2 1/4 teaspoons smoked paprika (regular paprika may be substituted).

3/4 teaspoon ground red pepper. Here I used cayenne pepper.

Whisk together all ingredients until blended. Cover and chill 2 hours before serving. Store in an airtight container in refrigerator up to 3 days.

Jim helped make the third dipping sauce - Spicy Cocktail Sauce. You will need: Chili Sauce, Ketchup, Horseradish, Lemon Juice, Worcestershire Sauce, Hot sauce, Salt and Pepper.

In a bowl Jim added 1/2 cup ketchup.

Next add 6 tablespoons horseradish.

1 to 1 1/2 teaspoon hot sauce. Here Jim uses tobasco.

You also need to add 2 tablespoons fresh lemon juice, 2 1/4 teaspoons worcestershire sauce, 1/4 teaspoon salt and 1/4 teaspoon pepper.

The winning ingredient is the bottled chili sauce. You need 3/4 cup and Jim used the chinese chili sauce we had in the fridge. SPICY! You could also use a chili sauce made my Heinz.

Whisk everything together.

Cover and chill 30 minutes before serving. Store in an airtight container in refrigerator up to five days.

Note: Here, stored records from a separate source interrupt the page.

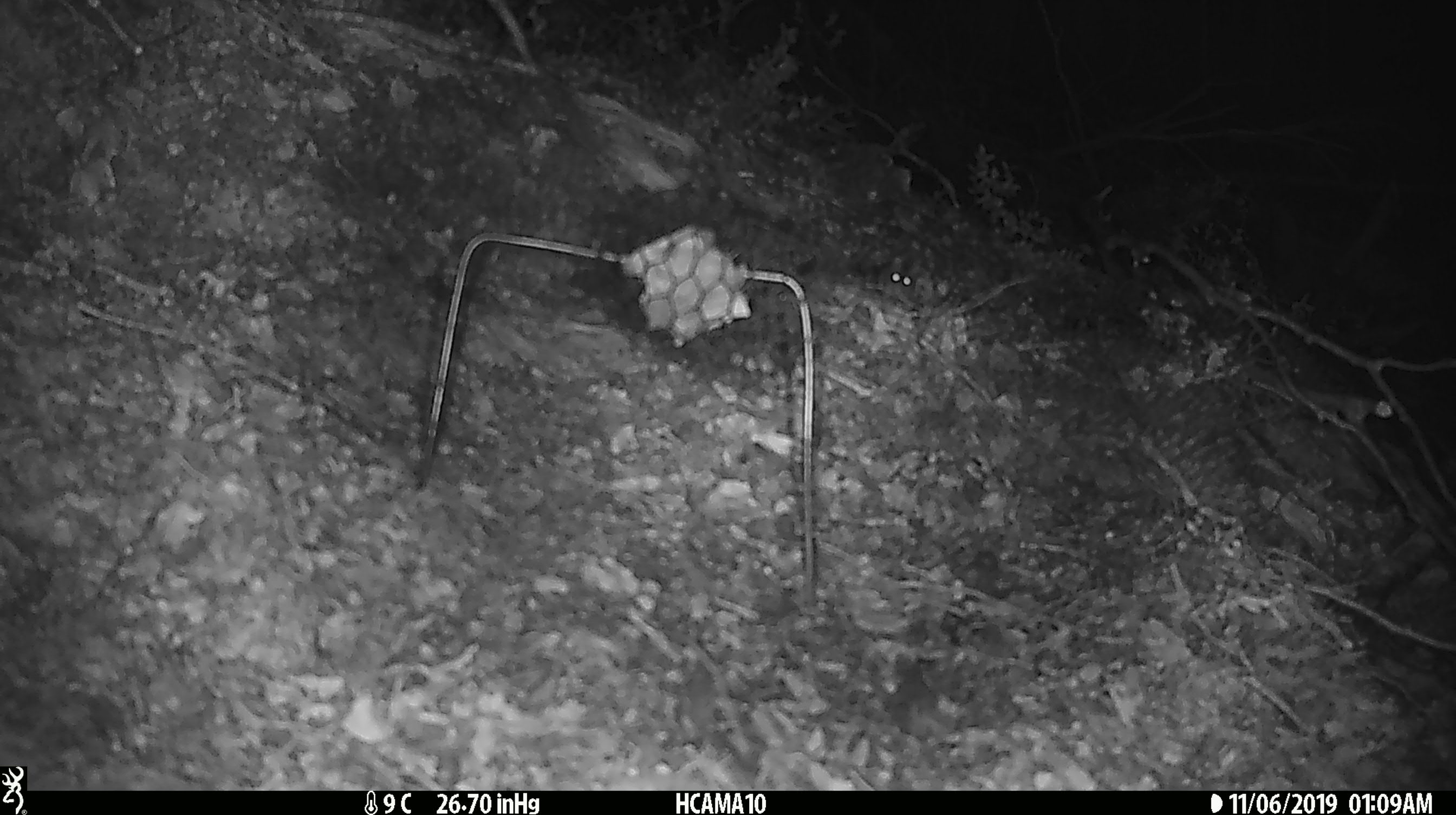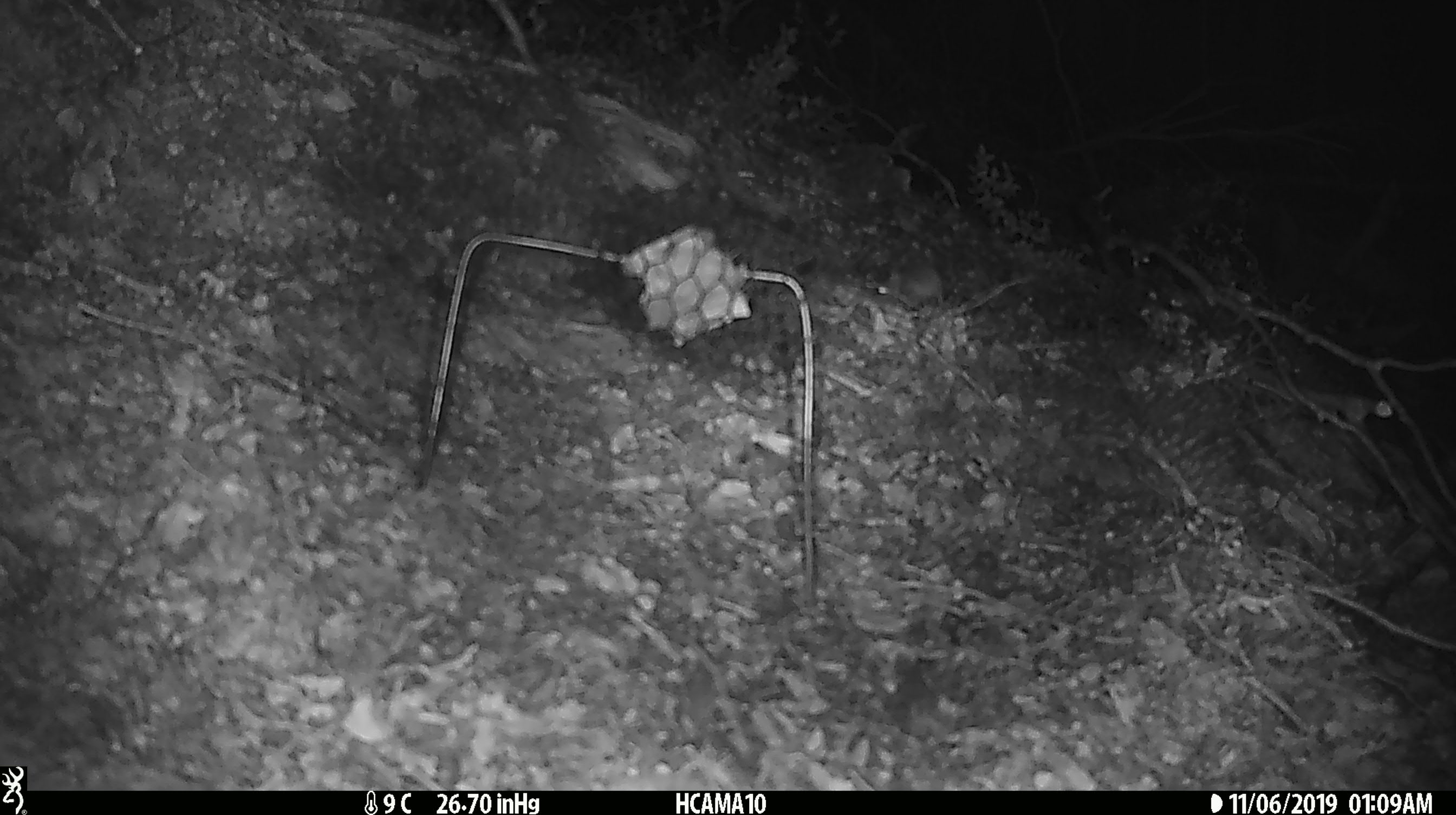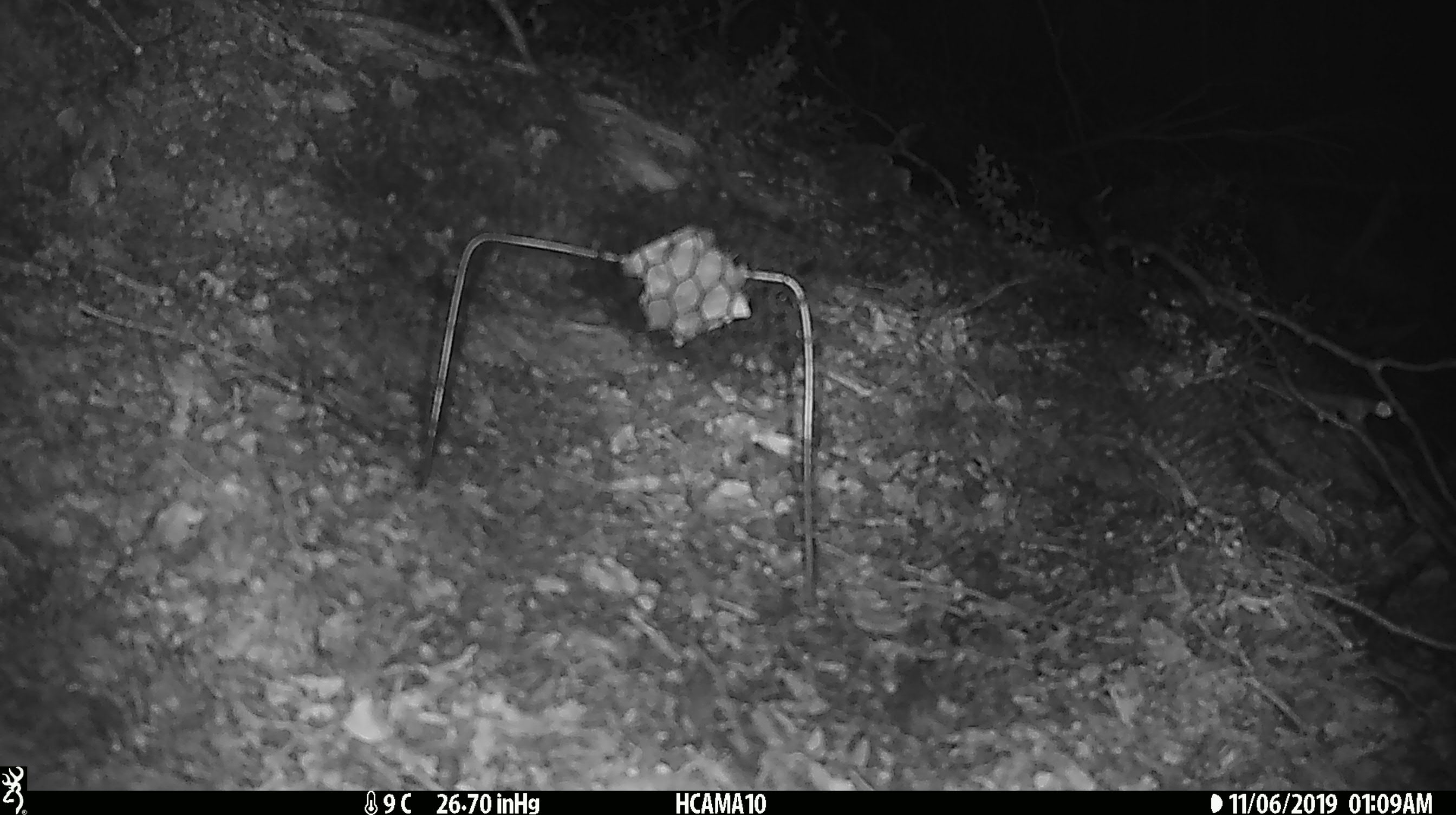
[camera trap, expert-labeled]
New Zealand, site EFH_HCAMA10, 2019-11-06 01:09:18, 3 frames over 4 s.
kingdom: Animalia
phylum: Chordata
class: Mammalia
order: Rodentia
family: Muridae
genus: Mus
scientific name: Mus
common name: mouse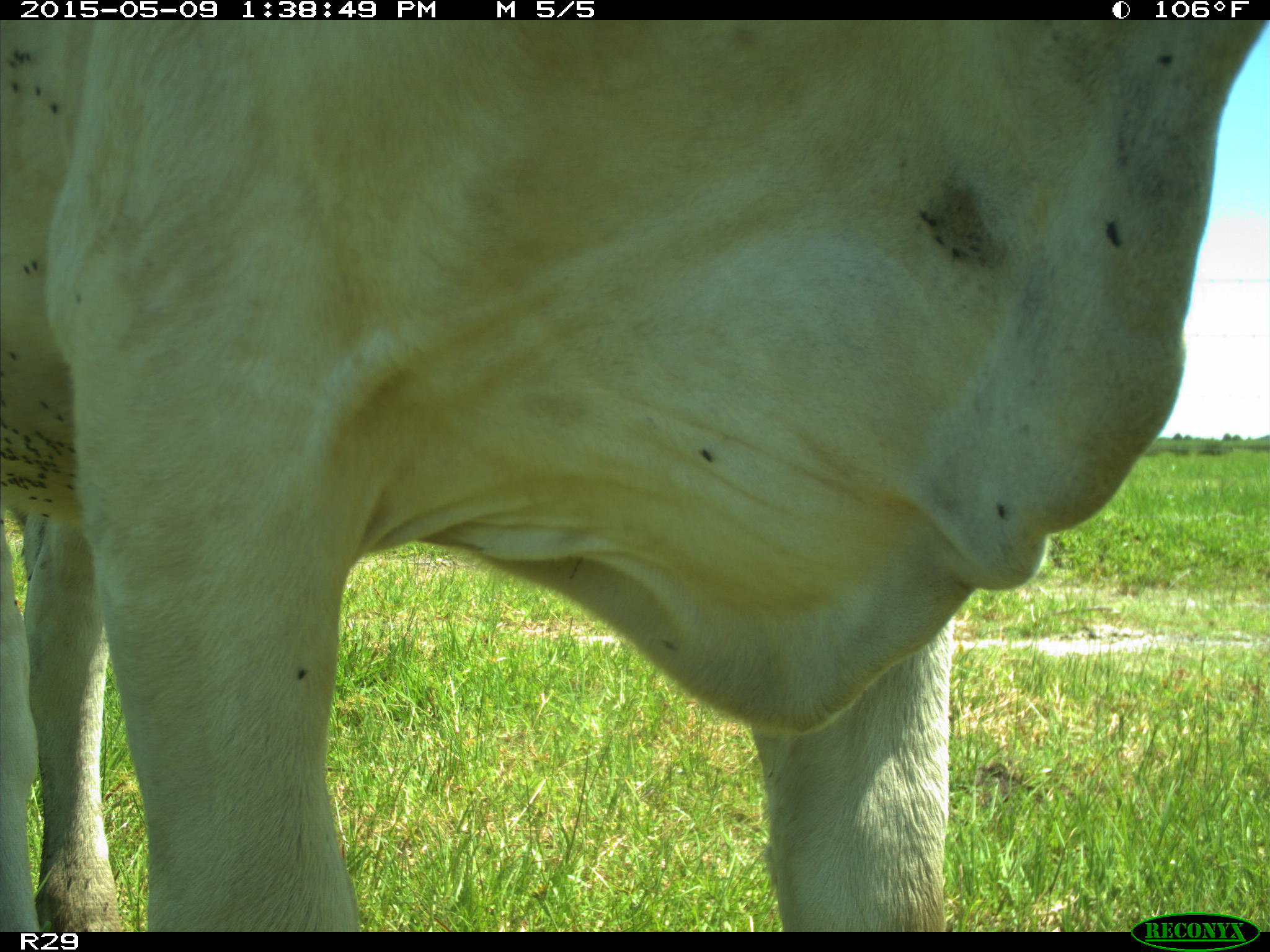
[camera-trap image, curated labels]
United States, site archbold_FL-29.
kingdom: Animalia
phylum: Chordata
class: Mammalia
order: Artiodactyla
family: Bovidae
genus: Bos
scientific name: Bos taurus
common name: domestic cow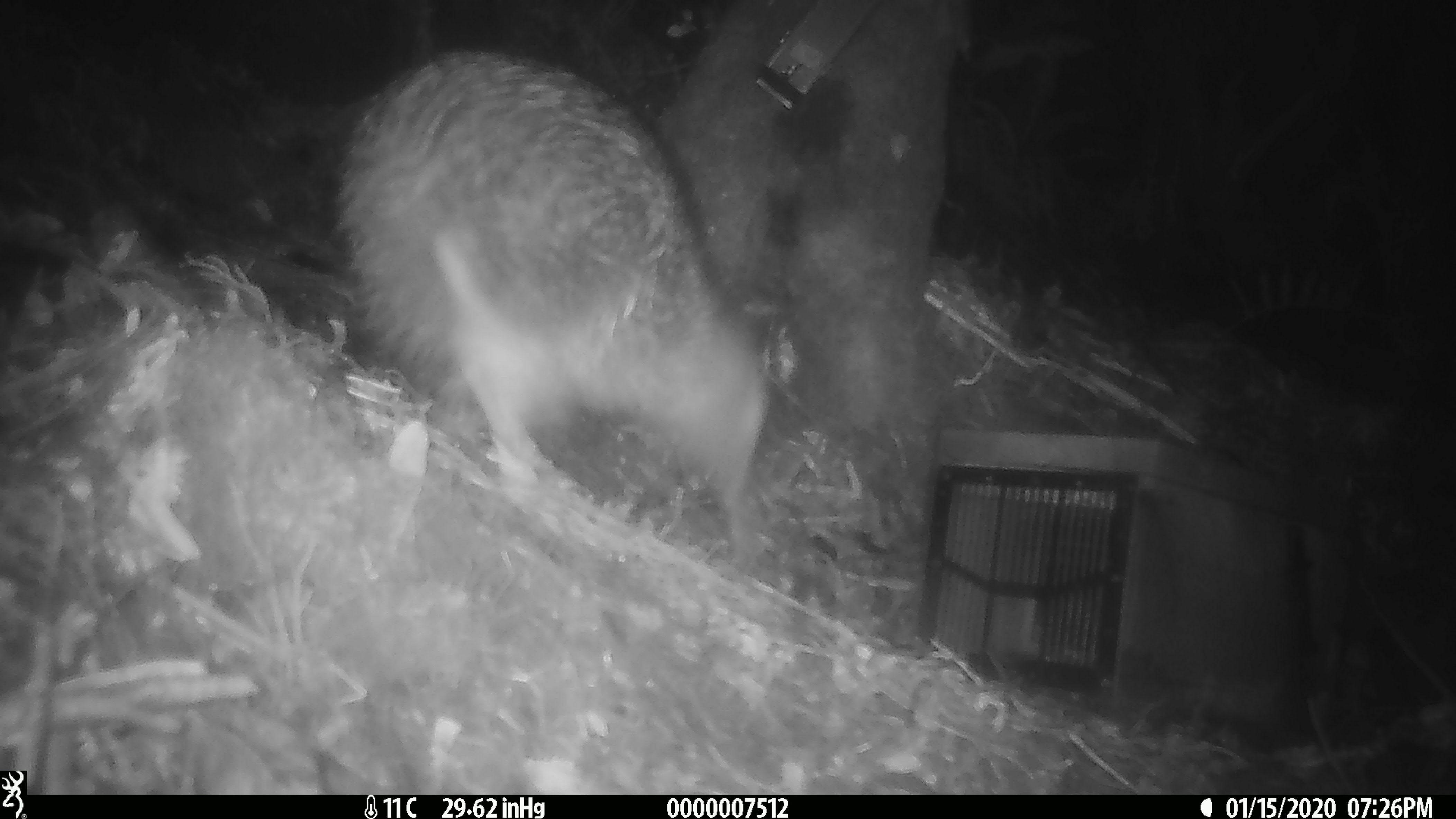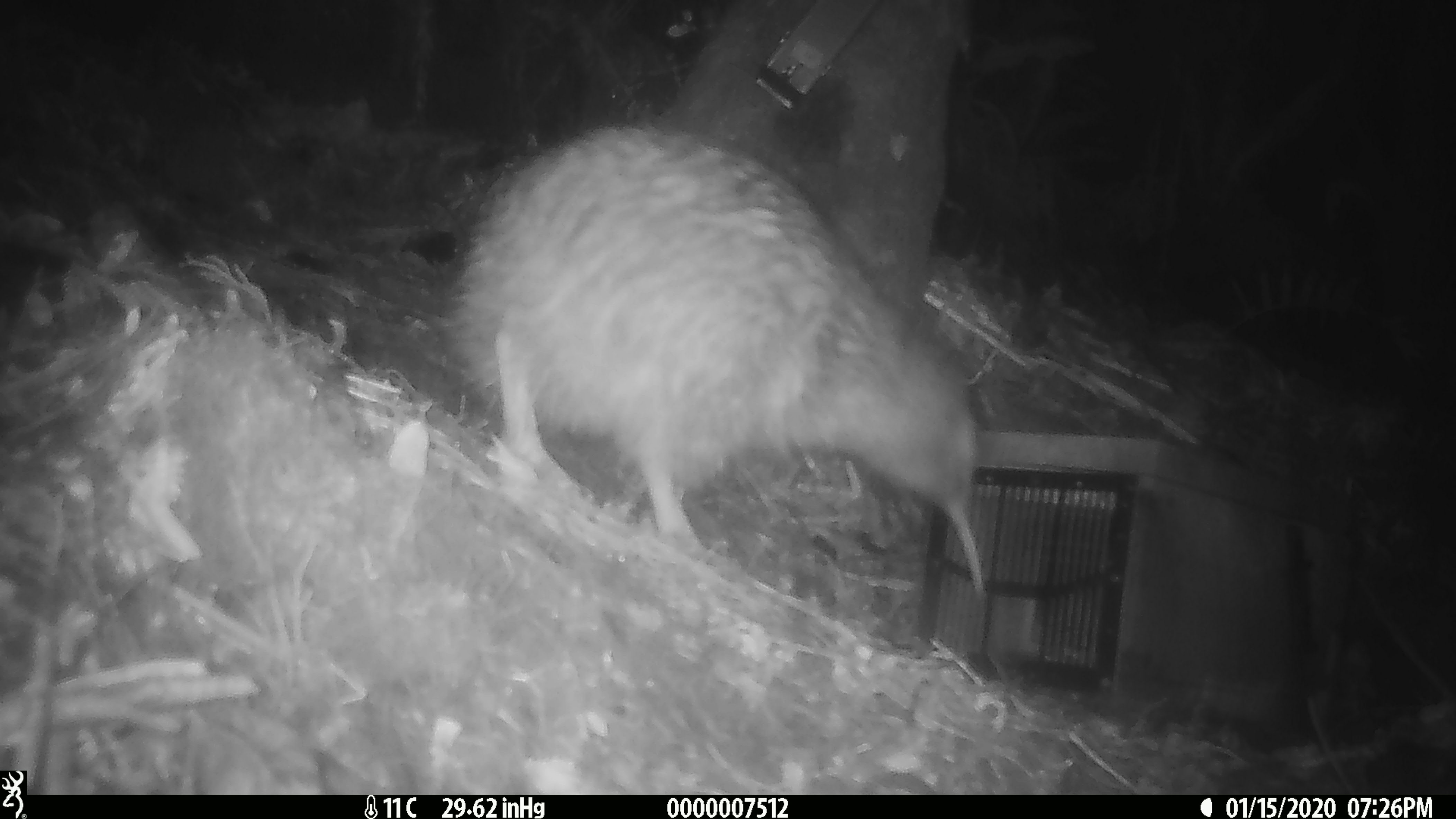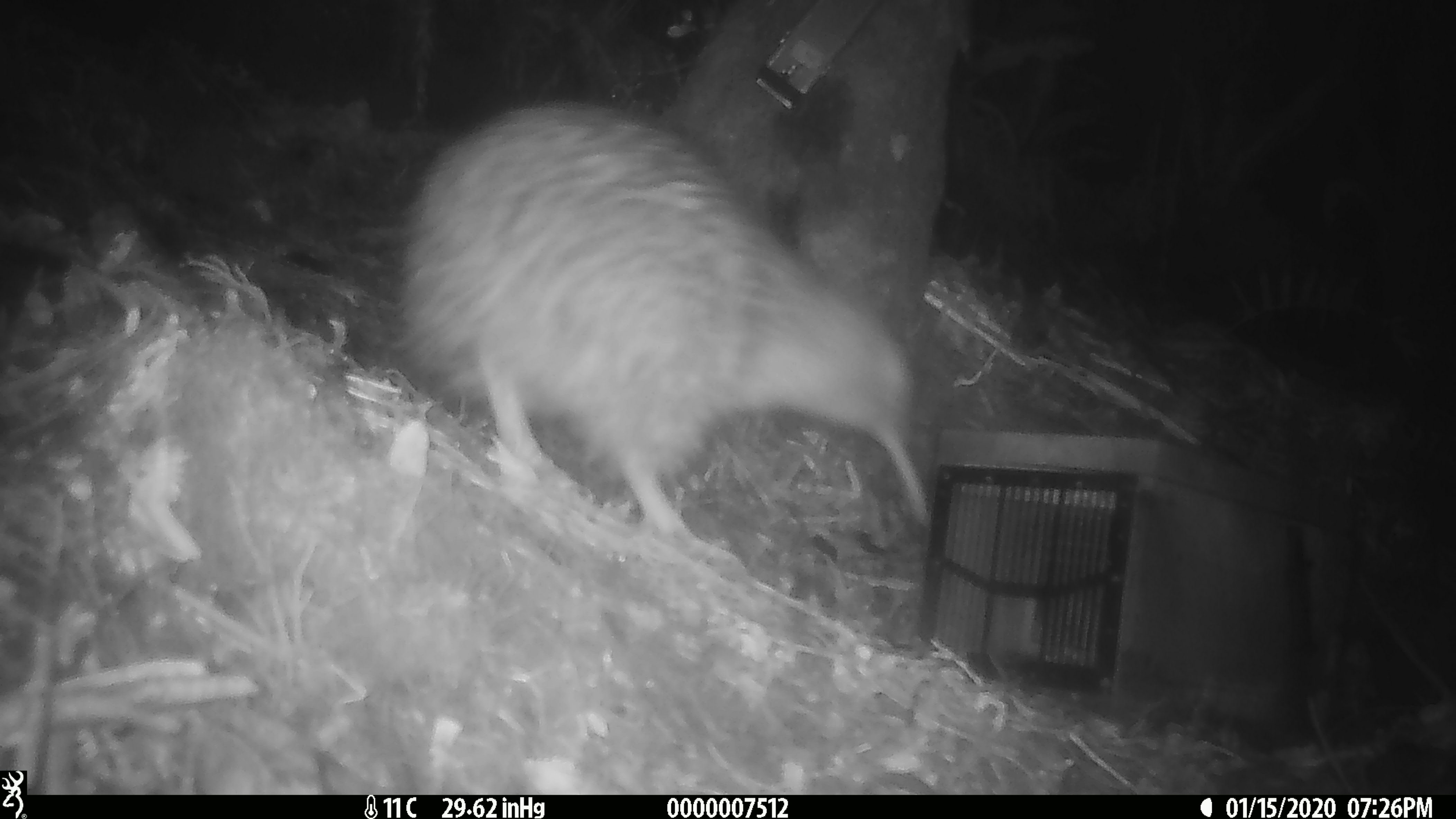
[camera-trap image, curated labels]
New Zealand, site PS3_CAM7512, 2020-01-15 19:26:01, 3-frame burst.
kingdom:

For parties, set up a serving area for the shrimp and sauces on your kitchen island or breakfast table, and let everyone help themselves. To shortcut prep, ask your seafood monger to steam shrimp for you. Or you could do what I did and purchase shrimp that is already peeled, deveined and cooked ready to go. For a good laugh, read my blog post titled Firecracker Shrimp on handling raw shrimp. So you want to know which sauce was the best? The Smoky Remoulade Sauce was my favorite and the Tangy Garlic Tartar Sauce was a close second. In the future I would buy the cocktail sauce at the store and stir in a dash of worcestershire and some horseradish sauce to taste - just to spice it up a bit. No one would know the difference.

Peel, Eat and be Merry!
Here a few of my other shrimp recipes.
Shrimp Bisque


  1. Wow what a feast! OMG all the dipping sauces sound so yummy! I'd have to try the Horseradish one first though cuz I LOVE Horseradish with seafood! Now if I could only convince a few guests to come over and share...

  2. Great ideas...thank you! Have you ever had the Love Dip from Central Market/HEB? I'm not sure how it would be on shrimp, but I think...no, KNOW...I could eat it straight with a spoon!